━━ DATA

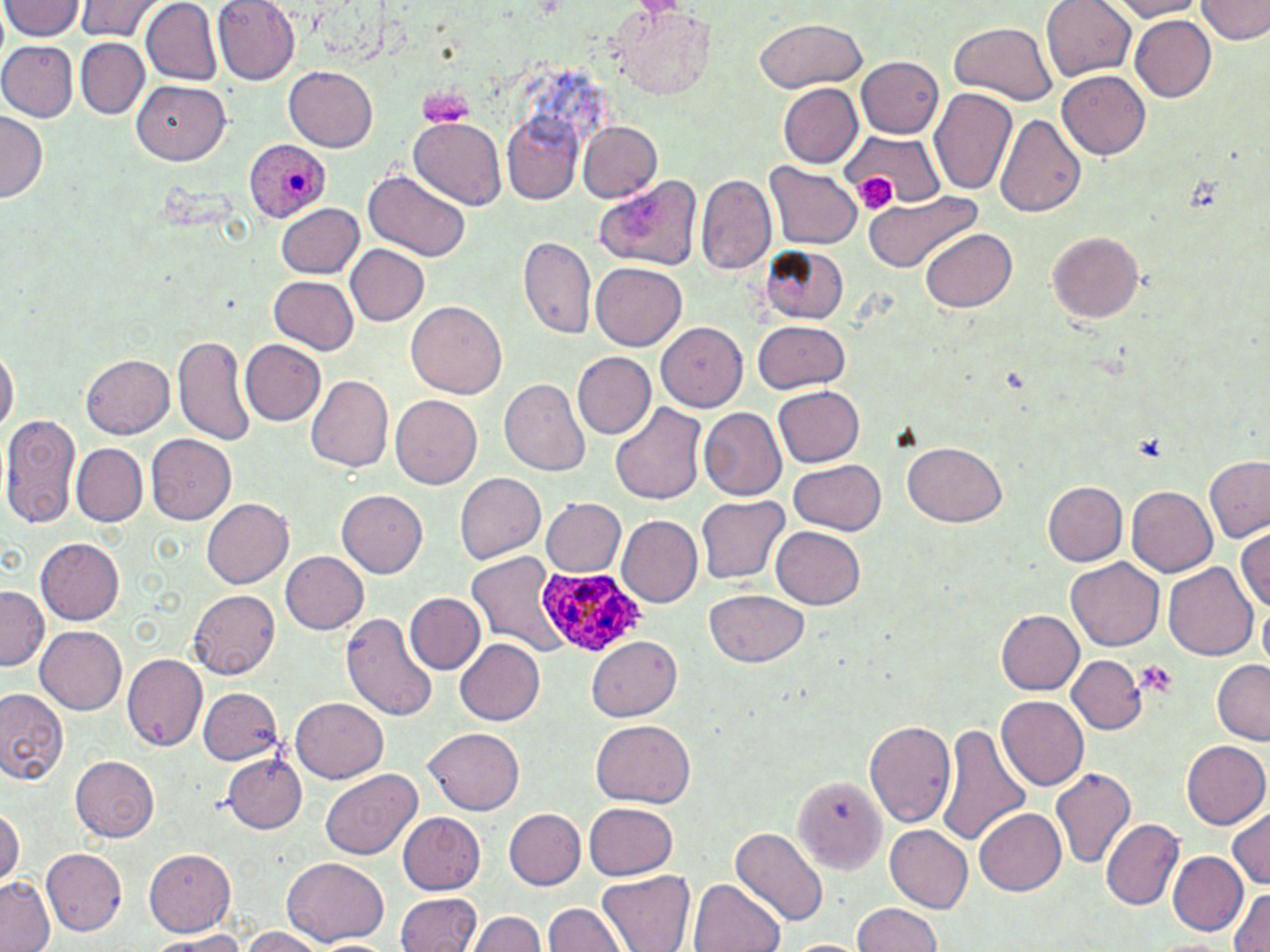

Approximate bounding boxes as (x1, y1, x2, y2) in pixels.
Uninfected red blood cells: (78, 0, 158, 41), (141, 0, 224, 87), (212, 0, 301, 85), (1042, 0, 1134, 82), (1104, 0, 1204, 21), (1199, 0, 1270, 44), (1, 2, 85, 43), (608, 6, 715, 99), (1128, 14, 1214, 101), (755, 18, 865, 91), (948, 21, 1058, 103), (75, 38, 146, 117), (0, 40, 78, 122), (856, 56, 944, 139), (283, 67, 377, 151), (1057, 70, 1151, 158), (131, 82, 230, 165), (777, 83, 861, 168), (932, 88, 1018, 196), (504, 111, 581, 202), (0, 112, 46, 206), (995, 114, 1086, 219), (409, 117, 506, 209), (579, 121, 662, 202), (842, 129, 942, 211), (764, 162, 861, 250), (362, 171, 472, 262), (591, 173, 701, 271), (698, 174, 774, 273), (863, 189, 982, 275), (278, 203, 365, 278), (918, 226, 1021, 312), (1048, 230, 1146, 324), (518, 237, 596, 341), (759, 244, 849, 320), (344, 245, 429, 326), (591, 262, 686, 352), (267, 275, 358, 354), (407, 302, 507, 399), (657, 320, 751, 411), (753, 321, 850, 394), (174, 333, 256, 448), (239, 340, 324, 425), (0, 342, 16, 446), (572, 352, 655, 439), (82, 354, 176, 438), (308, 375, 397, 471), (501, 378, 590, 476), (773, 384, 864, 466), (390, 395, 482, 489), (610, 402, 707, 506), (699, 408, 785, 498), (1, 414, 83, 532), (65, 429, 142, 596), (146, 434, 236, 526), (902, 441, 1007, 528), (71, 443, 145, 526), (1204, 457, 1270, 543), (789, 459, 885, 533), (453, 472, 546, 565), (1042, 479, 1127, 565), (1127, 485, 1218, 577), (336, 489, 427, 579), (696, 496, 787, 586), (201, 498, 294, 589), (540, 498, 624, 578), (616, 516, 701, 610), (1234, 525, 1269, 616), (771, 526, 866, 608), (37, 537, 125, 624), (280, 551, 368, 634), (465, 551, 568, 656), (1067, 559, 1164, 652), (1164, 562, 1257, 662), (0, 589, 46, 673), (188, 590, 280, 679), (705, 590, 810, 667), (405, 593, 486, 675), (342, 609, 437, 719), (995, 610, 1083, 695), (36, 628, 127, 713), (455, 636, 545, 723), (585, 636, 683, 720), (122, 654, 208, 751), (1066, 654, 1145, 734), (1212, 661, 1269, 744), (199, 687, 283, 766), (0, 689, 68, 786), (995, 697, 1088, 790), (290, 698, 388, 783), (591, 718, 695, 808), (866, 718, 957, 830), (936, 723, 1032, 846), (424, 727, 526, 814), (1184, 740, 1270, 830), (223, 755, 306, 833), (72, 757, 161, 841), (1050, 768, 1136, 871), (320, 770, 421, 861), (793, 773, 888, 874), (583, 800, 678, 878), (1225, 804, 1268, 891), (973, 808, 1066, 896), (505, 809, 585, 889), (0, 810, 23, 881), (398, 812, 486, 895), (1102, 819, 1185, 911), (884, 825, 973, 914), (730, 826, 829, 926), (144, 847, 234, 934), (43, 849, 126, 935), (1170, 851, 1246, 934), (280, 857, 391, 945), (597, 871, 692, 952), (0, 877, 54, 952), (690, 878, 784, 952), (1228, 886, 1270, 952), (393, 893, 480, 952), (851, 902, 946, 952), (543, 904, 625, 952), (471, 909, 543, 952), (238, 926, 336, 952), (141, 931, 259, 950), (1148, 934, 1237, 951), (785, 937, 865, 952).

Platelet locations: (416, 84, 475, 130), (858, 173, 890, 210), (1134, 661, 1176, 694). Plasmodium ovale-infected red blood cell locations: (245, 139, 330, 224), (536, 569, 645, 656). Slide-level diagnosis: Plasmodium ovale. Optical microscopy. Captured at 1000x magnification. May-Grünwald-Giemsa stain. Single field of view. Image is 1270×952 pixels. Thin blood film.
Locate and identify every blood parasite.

━━━━

WORK INSTRUCTIONS:
The listing above is to be retyped word for word, with the pictures omitted.

SOLUTION FOR THIS EXERCISE:
Approximate bounding boxes as (x1, y1, x2, y2) in pixels.
Uninfected red blood cells: (78, 0, 158, 41), (141, 0, 224, 87), (212, 0, 301, 85), (1042, 0, 1134, 82), (1104, 0, 1204, 21), (1199, 0, 1270, 44), (1, 2, 85, 43), (608, 6, 715, 99), (1128, 14, 1214, 101), (755, 18, 865, 91), (948, 21, 1058, 103), (75, 38, 146, 117), (0, 40, 78, 122), (856, 56, 944, 139), (283, 67, 377, 151), (1057, 70, 1151, 158), (131, 82, 230, 165), (777, 83, 861, 168), (932, 88, 1018, 196), (504, 111, 581, 202), (0, 112, 46, 206), (995, 114, 1086, 219), (409, 117, 506, 209), (579, 121, 662, 202), (842, 129, 942, 211), (764, 162, 861, 250), (362, 171, 472, 262), (591, 173, 701, 271), (698, 174, 774, 273), (863, 189, 982, 275), (278, 203, 365, 278), (918, 226, 1021, 312), (1048, 230, 1146, 324), (518, 237, 596, 341), (759, 244, 849, 320), (344, 245, 429, 326), (591, 262, 686, 352), (267, 275, 358, 354), (407, 302, 507, 399), (657, 320, 751, 411), (753, 321, 850, 394), (174, 333, 256, 448), (239, 340, 324, 425), (0, 342, 16, 446), (572, 352, 655, 439), (82, 354, 176, 438), (308, 375, 397, 471), (501, 378, 590, 476), (773, 384, 864, 466), (390, 395, 482, 489), (610, 402, 707, 506), (699, 408, 785, 498), (1, 414, 83, 532), (65, 429, 142, 596), (146, 434, 236, 526), (902, 441, 1007, 528), (71, 443, 145, 526), (1204, 457, 1270, 543), (789, 459, 885, 533), (453, 472, 546, 565), (1042, 479, 1127, 565), (1127, 485, 1218, 577), (336, 489, 427, 579), (696, 496, 787, 586), (201, 498, 294, 589), (540, 498, 624, 578), (616, 516, 701, 610), (1234, 525, 1269, 616), (771, 526, 866, 608), (37, 537, 125, 624), (280, 551, 368, 634), (465, 551, 568, 656), (1067, 559, 1164, 652), (1164, 562, 1257, 662), (0, 589, 46, 673), (188, 590, 280, 679), (705, 590, 810, 667), (405, 593, 486, 675), (342, 609, 437, 719), (995, 610, 1083, 695), (36, 628, 127, 713), (455, 636, 545, 723), (585, 636, 683, 720), (122, 654, 208, 751), (1066, 654, 1145, 734), (1212, 661, 1269, 744), (199, 687, 283, 766), (0, 689, 68, 786), (995, 697, 1088, 790), (290, 698, 388, 783), (591, 718, 695, 808), (866, 718, 957, 830), (936, 723, 1032, 846), (424, 727, 526, 814), (1184, 740, 1270, 830), (223, 755, 306, 833), (72, 757, 161, 841), (1050, 768, 1136, 871), (320, 770, 421, 861), (793, 773, 888, 874), (583, 800, 678, 878), (1225, 804, 1268, 891), (973, 808, 1066, 896), (505, 809, 585, 889), (0, 810, 23, 881), (398, 812, 486, 895), (1102, 819, 1185, 911), (884, 825, 973, 914), (730, 826, 829, 926), (144, 847, 234, 934), (43, 849, 126, 935), (1170, 851, 1246, 934), (280, 857, 391, 945), (597, 871, 692, 952), (0, 877, 54, 952), (690, 878, 784, 952), (1228, 886, 1270, 952), (393, 893, 480, 952), (851, 902, 946, 952), (543, 904, 625, 952), (471, 909, 543, 952), (238, 926, 336, 952), (141, 931, 259, 950), (1148, 934, 1237, 951), (785, 937, 865, 952).

Platelet locations: (416, 84, 475, 130), (858, 173, 890, 210), (1134, 661, 1176, 694). Plasmodium ovale-infected red blood cell locations: (245, 139, 330, 224), (536, 569, 645, 656). Slide-level diagnosis: Plasmodium ovale. Optical microscopy. Captured at 1000x magnification. May-Grünwald-Giemsa stain. Single field of view. Image is 1270×952 pixels. Thin blood film.
Locate and identify every blood parasite.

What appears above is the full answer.